Et pourquoi ne pas revenir à iPhoto si picture project met le boxon ?


----------



## naas (6 Janvier 2006)

bonobulo a dit:
			
		

> bonsoir naas


'soir 


> (je passe par yahoo car c mon chéri qui utilise outlook)


comprends pas  



> avant j'avais un appareil numérique pourri donc j'utilisais iphoto aujourd'hui j'ai un nikon qui tue et j'utilise pictureproject sauf que quand je vais cherhcer mon fichier c le bordel total,


comprends pas  



> pourtant j'ai transféré tous mes dossiers de iphoto à picture. et surtout quand j'ajoute des photos dans un dossier A elles vont dans un dossier Z (c'est à dire les dernières photos prises) alors que je l'ai ai mises dans le A!!!  bref comme c des n°, DC 0005 etc etc je ne suis pas rendue


comprends pas :bebe: 



> en plus ça me garde aussi tous les fichiers des photos que j'ai effacées!! vla le bordel pour choisir une pauvre photo !


comprends pas  



> bon j'espère que c assez clair


mais oui bien suuuuuur :rateau: 



> ah et sinon est-ce qu'il y a une manip pour éclairer le clavier pour quand on veut taper dans le noir ???


Ca sent le faux nioube tout ça quand même, un modo pour me faire une recherche ip siouplait


----------



## bonobulo (6 Janvier 2006)

ah non  c pas possible car sur picture je peux tout faire c génial sur iphoto rien du tout 
en tout cas pas avec la vresion de base que j'ai 

la qualité est mieux ainsi que les modifs de base amélioration de l'image , recadrage etc.


----------



## chroukin (6 Janvier 2006)

bonobulo a dit:
			
		

> ah et sinon est-ce qu'il y a une manip pour éclairer le clavier pour quand on veut taper dans le noir ???


 
Allume la lumière


----------



## Dark Templar (7 Janvier 2006)

naas a dit:
			
		

> comprends pas
> comprends pas
> comprends pas :bebe:
> comprends pas


Va peut-être falloir faire des efforts :rateau:



			
				naas a dit:
			
		

> Ca sent le faux nioube tout ça quand même


Si tu le dis :mouais:. En tout cas ce n'est ni mon avis (très humble au vu de mon expérience il est vrai) ni celui de la recherche d'IP.



			
				bonobulo a dit:
			
		

> la qualité est mieux


Tu vois une différence de qualité sur la même image entre les deux logiciels ???  



			
				bonobulo a dit:
			
		

> ainsi que les modifs de base amélioration de l'image , recadrage etc.


OK dans ce cas

Bonobulo, ce que je te conseille c'est de faire une recherche dans le forum photo pour voir si tu ne trouverais pas de solution à ton problème, et dans le cas où tu n'en trouverais pas de créer un sujet dans ce même forum pour reposer ta question, tu auras plus de réponses qu'ici.


----------



## bonobulo (7 Janvier 2006)

euh bah désolée naas mais je ne comprends pas pourquoi tu ne comprends pas ! en effet va falloir faire des efforts lol !! 

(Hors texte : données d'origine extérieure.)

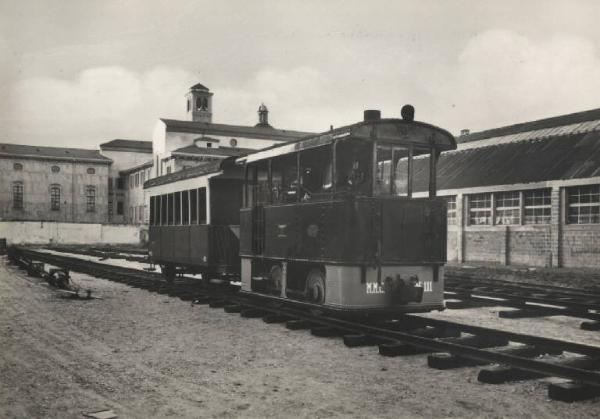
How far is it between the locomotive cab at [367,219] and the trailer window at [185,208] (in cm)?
502

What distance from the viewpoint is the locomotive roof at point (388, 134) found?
840 cm

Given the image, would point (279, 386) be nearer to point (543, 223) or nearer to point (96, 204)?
point (543, 223)

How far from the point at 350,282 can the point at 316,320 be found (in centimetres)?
114

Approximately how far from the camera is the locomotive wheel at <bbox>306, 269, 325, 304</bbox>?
8.97 m

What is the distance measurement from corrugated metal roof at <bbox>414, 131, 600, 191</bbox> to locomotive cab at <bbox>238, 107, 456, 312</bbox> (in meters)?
14.4

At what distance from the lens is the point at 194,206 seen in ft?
45.8

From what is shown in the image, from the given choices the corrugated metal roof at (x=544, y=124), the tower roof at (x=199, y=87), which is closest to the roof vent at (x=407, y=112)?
the corrugated metal roof at (x=544, y=124)

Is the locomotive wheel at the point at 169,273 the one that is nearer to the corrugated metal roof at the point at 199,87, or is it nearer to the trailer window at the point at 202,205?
the trailer window at the point at 202,205

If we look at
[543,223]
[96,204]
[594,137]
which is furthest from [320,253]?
[96,204]

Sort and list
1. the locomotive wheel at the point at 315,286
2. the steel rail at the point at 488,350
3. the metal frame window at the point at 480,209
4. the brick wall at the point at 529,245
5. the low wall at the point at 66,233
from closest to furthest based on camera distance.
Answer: the steel rail at the point at 488,350
the locomotive wheel at the point at 315,286
the brick wall at the point at 529,245
the metal frame window at the point at 480,209
the low wall at the point at 66,233

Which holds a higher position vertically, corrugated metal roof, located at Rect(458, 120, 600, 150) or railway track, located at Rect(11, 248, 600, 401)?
corrugated metal roof, located at Rect(458, 120, 600, 150)

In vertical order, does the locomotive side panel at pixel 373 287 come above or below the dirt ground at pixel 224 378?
above


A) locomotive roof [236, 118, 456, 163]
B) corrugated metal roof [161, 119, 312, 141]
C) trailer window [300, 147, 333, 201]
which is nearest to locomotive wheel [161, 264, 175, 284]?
locomotive roof [236, 118, 456, 163]

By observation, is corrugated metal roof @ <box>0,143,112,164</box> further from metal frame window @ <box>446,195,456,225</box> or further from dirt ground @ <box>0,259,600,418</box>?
dirt ground @ <box>0,259,600,418</box>
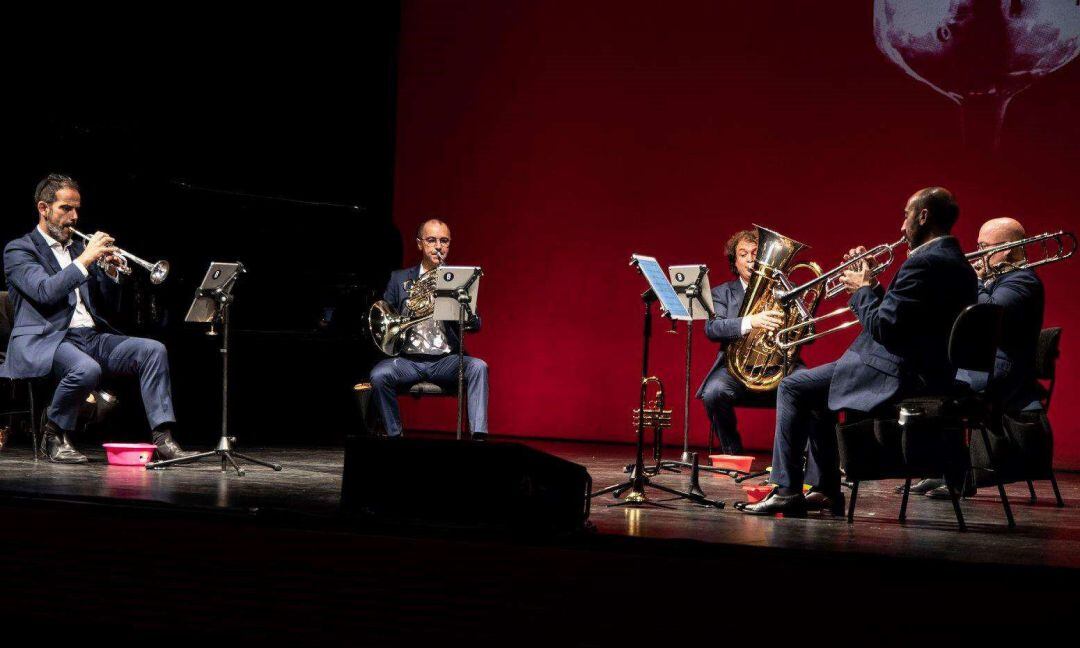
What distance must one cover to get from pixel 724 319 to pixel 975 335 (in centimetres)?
198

tout ça c quand je veux envoyer une photo par mail ! 

je vais aller voir dans le forum photo en effet 

merci pour vos réponses 

bonne nuit


----------



## golf (7 Janvier 2006)

Bilbo a dit:
			
		

> Toi t'es modo, tu dois faire ce que disent les chefs.


Toi, y en a avoir besoin qq jours de désintox


----------